Dzieci bawią się kośćmi zwierząt. "Mniej szkodliwe niż tablety"

9 godzin temu
Zdjęcie: TikTok/naszaislandia/screen


I wcale nie wynika to z tego, iż najmłodsi mieszkańcy Islandii nie mają dostępu do atrakcyjnych, rozwijających zabawek. Często zamiast nich wybierają proste przedmioty. "Zaczął je zbierać, tak samo jak fajne patyczki czy kamienie" - mówi mama chłopca wychowującego się na wyspie.
Czym najchętniej bawią się kilkuletnie dzieci? To oczywiście zależy od tych dzieci i ich wieku, ale bardzo często w pokojach maluchów kurzą się kolorowe kosztowne zabawki, a one zamiast nich wybierają interesujące patyki znalezione w czasie spaceru lub kamyki, na które natknęły się w drodze do placówki. A co, jeżeli jakieś dziecko lubi się bawić szczątkami zwierząt?


REKLAMA


Zobacz wideo Po czym poznać, iż dziecko ma skrócone wędzidełko? Logopedka mówi o "domowym teście"


Dzieci dostają do zabawy kości
Mama kilkuletniego Kajetana, która prowadzi na Instagramie konto o nazwie naszaislandia, udostępniła niedawno nagranie, w którym opowiedziała, iż na Islandii popularną zabawką dla dzieci są kości zwierząt. Swój filmik opatrzyła obszernym komentarzem: "Niejednokrotnie zetknęliśmy się z tym, iż w różnych miejscach związanych z kulturą wikingów, czyli najczęściej muzeach i na wydarzeniach kulturalnych (a także przy prywatnych ośrodkach noclegowych i różnych atrakcjach turystycznych), dzieciom daje się do zabawy kości różnych zwierząt, kamienie i drewno". Dodała, iż niektóre dzieciaki na islandzkich pustkowiach zbierają kości do swoich kolekcji lub przerabiają je potem na zabawki.


Jej syn najpierw był przestraszony
Autorka nagrania wspomniała, iż kiedy jej syn miał cztery lata i natknął się na szczątki dużego ptaka, był początkowo przestraszony. "I to był moment, kiedy zaczęliśmy rozmawiać z nim o śmierci.
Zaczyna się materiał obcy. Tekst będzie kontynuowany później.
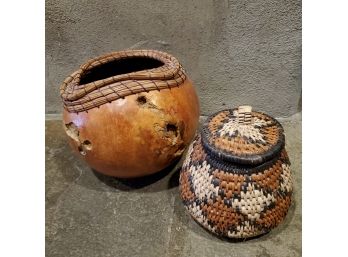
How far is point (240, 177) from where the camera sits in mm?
1272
Następnie Kajetan coraz częściej zaczął dostrzegać kości różnych zwierząt (baranów, lisów polarnych i ptaków) na łąkach, czy plażach, i oprócz tematu śmierci, pojawiło nam się także zainteresowanie anatomią, a choćby archeologią" - napisała mama chłopca. "Fascynacja kośćmi spowodowała, iż zaczął je zbierać, tak samo jak fajne patyczki, czy kamienie. I nie dziwi nas tu w Islandii widok kości-zabawek, które czasami wystawiane są dla dzieci do zabawy, choć oczywistością jest to, iż nie zastępują one klocków LEGO, czy innych, powiedzmy 'normalnych' dla dzisiejszych dzieci zabawek" - dodała.


Pod nagraniami opisującymi zabawę kośćmi pojawiło się wiele komentarzy internautów. Ktoś napisał: "Makabra". Ktoś inny stwierdził: "Super! Mniej szkodliwe niż monitory tabletów". Ktoś jeszcze inny dodał: "Moje też w Polsce mają podobne, bo jak idziemy do lasu i znajdziemy, to zabieramy ze sobą jako talizmany ochronne. Zresztą czaszki gołębia można też znaleźć w mieście."A ty? Co sądzisz o zabawie kośćmi? Daj znać w komentarzu.